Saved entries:
━━━━━━━━━━
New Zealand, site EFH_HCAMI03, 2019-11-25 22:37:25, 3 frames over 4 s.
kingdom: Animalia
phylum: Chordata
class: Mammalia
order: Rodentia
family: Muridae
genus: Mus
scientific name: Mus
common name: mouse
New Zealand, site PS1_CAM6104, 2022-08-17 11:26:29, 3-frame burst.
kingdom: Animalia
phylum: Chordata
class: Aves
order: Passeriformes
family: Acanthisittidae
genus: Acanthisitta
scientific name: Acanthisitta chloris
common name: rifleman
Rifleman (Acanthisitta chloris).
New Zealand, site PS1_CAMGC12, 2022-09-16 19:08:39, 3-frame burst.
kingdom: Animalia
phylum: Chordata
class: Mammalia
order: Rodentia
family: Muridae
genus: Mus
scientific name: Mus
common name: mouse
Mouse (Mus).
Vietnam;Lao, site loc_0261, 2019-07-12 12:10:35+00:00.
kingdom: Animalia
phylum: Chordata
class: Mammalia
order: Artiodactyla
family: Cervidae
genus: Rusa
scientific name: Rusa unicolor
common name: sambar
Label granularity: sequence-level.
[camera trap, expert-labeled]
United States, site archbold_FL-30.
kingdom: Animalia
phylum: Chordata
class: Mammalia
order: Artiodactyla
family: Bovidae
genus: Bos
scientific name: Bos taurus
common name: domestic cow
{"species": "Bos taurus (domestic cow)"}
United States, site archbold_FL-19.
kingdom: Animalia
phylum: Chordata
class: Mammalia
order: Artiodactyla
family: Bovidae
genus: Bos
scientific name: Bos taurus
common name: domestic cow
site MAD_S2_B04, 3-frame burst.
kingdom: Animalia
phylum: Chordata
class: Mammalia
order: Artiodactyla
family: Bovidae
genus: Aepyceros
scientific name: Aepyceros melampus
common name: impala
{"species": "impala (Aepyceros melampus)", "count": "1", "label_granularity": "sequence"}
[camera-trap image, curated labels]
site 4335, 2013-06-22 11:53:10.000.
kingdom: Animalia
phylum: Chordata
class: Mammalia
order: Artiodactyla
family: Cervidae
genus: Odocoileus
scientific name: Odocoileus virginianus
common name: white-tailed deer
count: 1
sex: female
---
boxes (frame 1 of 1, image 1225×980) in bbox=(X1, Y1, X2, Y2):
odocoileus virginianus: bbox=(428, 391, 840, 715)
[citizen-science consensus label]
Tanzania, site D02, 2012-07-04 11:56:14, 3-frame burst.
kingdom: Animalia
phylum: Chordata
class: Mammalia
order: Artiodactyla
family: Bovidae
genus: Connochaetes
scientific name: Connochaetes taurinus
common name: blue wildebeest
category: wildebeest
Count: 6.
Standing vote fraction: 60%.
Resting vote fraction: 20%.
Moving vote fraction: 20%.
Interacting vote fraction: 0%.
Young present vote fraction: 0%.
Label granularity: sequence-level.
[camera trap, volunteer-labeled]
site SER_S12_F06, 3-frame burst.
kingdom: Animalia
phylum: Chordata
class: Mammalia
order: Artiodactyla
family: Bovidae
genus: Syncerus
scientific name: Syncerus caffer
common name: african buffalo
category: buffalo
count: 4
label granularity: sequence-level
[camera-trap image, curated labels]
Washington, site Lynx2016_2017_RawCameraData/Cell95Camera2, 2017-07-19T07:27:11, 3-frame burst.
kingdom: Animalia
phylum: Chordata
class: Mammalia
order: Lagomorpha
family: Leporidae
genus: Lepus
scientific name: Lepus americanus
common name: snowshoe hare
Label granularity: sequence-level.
━━━━━━━━━━
**TASK STATEMENT**
Copy out each line of the records where the word "burst" appears.

**RESULT OF THE TASK**
New Zealand, site PS1_CAM6104, 2022-08-17 11:26:29, 3-frame burst.
New Zealand, site PS1_CAMGC12, 2022-09-16 19:08:39, 3-frame burst.
site MAD_S2_B04, 3-frame burst.
Tanzania, site D02, 2012-07-04 11:56:14, 3-frame burst.
site SER_S12_F06, 3-frame burst.
Washington, site Lynx2016_2017_RawCameraData/Cell95Camera2, 2017-07-19T07:27:11, 3-frame burst.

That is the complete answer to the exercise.